Die Grünen haben mit 18,2% der Zweitstimmen fast 12 Prozentpunkte dazugewinnen können. Insbesondere junge Menschen und Erstwähler*innen gaben ihr ihre Stimmen. Die Grünen sind nun in der Position zu entscheiden: Rein theoretisch würde es auch für eine Ampelkoalition wie auf Bundesebene reichen. Diese müsste aufgrund der starken Verluste der FDP jedoch erstmal vor den Wähler*innen legitimiert werden. Wahrscheinlicher ist eine Koalition aus Grünen und CDU. In Mülheim a.d.R. gab es bereits in den 90er Jahren ein solches Bündnis, in Köln ist die schwarz-grüne Koalition derzeit an der Macht und auch auf Landesebene wäre dies kein Novum, so werden Hessen und Badem-Württemberg bereits länger durch eine schwarz-grüne Koalition regiert.

Dass dies nicht im Interesse freiheitsliebender Antifaschist*innen sein kann, sollte klar sein. Insbesondere mit der CDU als stärksten Kraft ist es mehr als unwahrscheinlich, dass progressive Veränderungen auf Landeseben angestrebt werden.

Noch viel vor uns…

In 2017 erhielt die AfD noch in 13 der 33 Bochumer Kommunalwahlbezirke Zustimmungswerte über 10%, in 2022 konnte sie in keinem einzigen Kommunalwahlbezirk die 10% knacken. Ein Erfolg der sich auch auf die antifaschistische Arbeit, die deutschlandweit und auch in Bochum gegen die AfD geleistet wird, zurückzuführen lässt. In 2017 konnte die Fassade der bürgerlichen Protestpartei noch teilweise aufrechterhalten werden, aber in 2022 ist ganz klar, wer die AfD wählt, wählt Nazis und dies schlägt sich in den Ergebnissen nieder.

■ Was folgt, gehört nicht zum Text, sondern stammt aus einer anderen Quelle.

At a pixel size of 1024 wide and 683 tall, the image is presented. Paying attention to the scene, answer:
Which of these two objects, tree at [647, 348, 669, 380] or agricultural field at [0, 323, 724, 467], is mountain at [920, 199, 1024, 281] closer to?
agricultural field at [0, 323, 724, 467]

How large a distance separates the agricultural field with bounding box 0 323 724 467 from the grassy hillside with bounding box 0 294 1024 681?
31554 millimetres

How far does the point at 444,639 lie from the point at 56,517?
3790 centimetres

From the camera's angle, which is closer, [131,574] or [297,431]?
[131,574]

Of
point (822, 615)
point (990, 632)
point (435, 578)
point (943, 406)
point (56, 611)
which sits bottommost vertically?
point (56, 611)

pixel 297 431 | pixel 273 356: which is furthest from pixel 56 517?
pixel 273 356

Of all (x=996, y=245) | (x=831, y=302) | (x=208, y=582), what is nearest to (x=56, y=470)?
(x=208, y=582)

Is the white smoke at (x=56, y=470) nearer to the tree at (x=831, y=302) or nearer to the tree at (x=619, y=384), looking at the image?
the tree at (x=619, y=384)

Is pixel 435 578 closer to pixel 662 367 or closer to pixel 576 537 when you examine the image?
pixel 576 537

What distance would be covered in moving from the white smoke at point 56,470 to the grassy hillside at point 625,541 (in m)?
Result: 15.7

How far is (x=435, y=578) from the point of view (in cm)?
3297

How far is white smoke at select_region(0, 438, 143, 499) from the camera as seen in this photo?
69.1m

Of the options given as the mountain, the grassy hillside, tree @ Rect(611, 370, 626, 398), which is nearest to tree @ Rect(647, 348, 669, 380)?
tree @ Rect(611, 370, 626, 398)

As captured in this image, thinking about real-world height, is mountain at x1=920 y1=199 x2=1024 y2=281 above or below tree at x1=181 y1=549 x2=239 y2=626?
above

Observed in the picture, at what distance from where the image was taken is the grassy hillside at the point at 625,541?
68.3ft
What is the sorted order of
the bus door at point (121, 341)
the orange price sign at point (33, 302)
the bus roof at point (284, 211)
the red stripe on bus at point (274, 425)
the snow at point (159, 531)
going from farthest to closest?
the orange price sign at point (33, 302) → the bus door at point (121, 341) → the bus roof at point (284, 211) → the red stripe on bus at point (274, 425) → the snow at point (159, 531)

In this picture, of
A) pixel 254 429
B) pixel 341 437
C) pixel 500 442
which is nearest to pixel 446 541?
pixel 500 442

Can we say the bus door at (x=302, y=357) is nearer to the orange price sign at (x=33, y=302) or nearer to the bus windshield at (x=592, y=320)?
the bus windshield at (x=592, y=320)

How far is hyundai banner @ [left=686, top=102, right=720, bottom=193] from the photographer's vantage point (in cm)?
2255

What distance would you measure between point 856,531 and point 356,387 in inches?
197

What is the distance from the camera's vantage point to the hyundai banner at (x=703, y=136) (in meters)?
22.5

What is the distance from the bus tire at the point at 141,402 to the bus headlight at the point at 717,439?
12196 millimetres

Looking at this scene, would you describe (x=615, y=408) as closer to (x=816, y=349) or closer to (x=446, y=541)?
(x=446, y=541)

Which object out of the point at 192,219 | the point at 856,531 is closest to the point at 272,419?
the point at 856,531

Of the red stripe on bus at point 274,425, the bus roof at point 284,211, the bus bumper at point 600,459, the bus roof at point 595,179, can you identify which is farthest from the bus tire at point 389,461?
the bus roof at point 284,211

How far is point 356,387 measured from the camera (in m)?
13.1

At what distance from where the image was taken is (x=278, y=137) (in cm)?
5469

Für Bochum lässt sich seit 2017 ein klarer Abwärtstrend, mit einem kleinen Ausreißer zur Bundestagswahl 2021, erkennen:

Auch wenn noch immer viel gegen die AfD zu tun ist, leben wir mit Bochum in einer Stadt, in der das Klima ganz klar Anti-AfD ist. Seien es nun Kampagnen wie Rathaus/Landtag nazifrei, zahlreiche Aktionen diverser Gruppen und Organisationen oder kurze die Lebensdauer von AfD Wahlplakaten auf dem Stadtgebiet – Bochum zeigt auf diverse Weisen, dass es keinen Bock auf AfD Nazibanden in den Parlamenten hat und das feiern wir!

Ein besonderer Dank geht an alle antifaschistischen Wahlkämpfer*innen, die das Bochumer Stadtgebiet von AfD Propaganda sauber gehalten haben und eigene Inhalte auf die Straße gebracht haben! Ihr seid großartig, macht weiter so!

Doch wir sollten uns nicht auf unseren Erfolgen ausruhen und weiterhin die AfD und ihre Wurzeln zu bekämpfen! Es ist unsere Pflicht als Antifaschist*innen uns klar gegen jede Form der Menschenfeindlichkeit und gegen ihre Anhänger zu positionieren.

Gegen jeden Faschismus!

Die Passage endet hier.